■ **Texto proporcionado**

━━━━━━━━━━━━━━━━━━━━━━━━━━━━━━

No se puede definir como “preparación al matrimonio”, tres o cuatro conferencias dadas en la parroquia; no, eso no es preparación: esa es falsa preparación. Y la responsabilidad de quien lo hace recae sobre él: sobre el párroco, sobre el obispo que tolera estas cosas. La preparación debe ser madura y hace falta tiempo. No es un acto formal; es un Sacramento. Pero hay que prepararlo como un auténtico catecumenado.
La fidelidad es, en efecto, una forma de ser, una forma de vida. Se trabaja con lealtad, se habla con sinceridad, se permanece fiel a la verdad en los propios pensamientos y acciones. Una vida tejida de fidelidad se expresa en todas las dimensiones y conduce a ser hombres y mujeres fieles y confiables en todas las circunstancias.

━━━━━━━━━━━━━━━━━━━━━━━━━━━━━━

■ **Ejercicio propuesto A**
En el texto sobre el matrimonio y la fidelidad, ¿cómo hay que preparar el Sacramento?
■ **Ejercicio propuesto B**
Indica si cada frase coincide con el texto sobre el matrimonio y la fidelidad. Responde sí o no y cita las palabras del texto que lo deciden.
(i) Tres o cuatro conferencias en la parroquia son una falsa preparación.
(ii) El matrimonio es un acto formal.
(iii) La fidelidad es una forma de vida.
■ **Ejercicio propuesto C**
Repite un trozo del texto sobre el matrimonio y la fidelidad: empieza en las palabras "La fidelidad es, en" y termina después de "todas las circunstancias.".

━━━━━━━━━━━━━━━━━━━━━━━━━━━━━━

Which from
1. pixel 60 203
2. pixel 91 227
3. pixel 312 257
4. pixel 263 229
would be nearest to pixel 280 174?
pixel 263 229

━━━━━━━━━━━━━━━━━━━━━━━━━━━━━━

■ **Respuesta correcta A**
Como un auténtico catecumenado.

■ **Respuesta correcta B**
(i) Sí: "eso no es preparación: esa es falsa preparación"
(ii) No: "No es un acto formal; es un Sacramento."
(iii) Sí: "La fidelidad es, en efecto, una forma de ser, una forma de vida."

■ **Respuesta correcta C**
La fidelidad es, en efecto, una forma de ser, una forma de vida. Se trabaja con lealtad, se habla con sinceridad, se permanece fiel a la verdad en los propios pensamientos y acciones. Una vida tejida de fidelidad se expresa en todas las dimensiones y conduce a ser hombres y mujeres fieles y confiables en todas las circunstancias.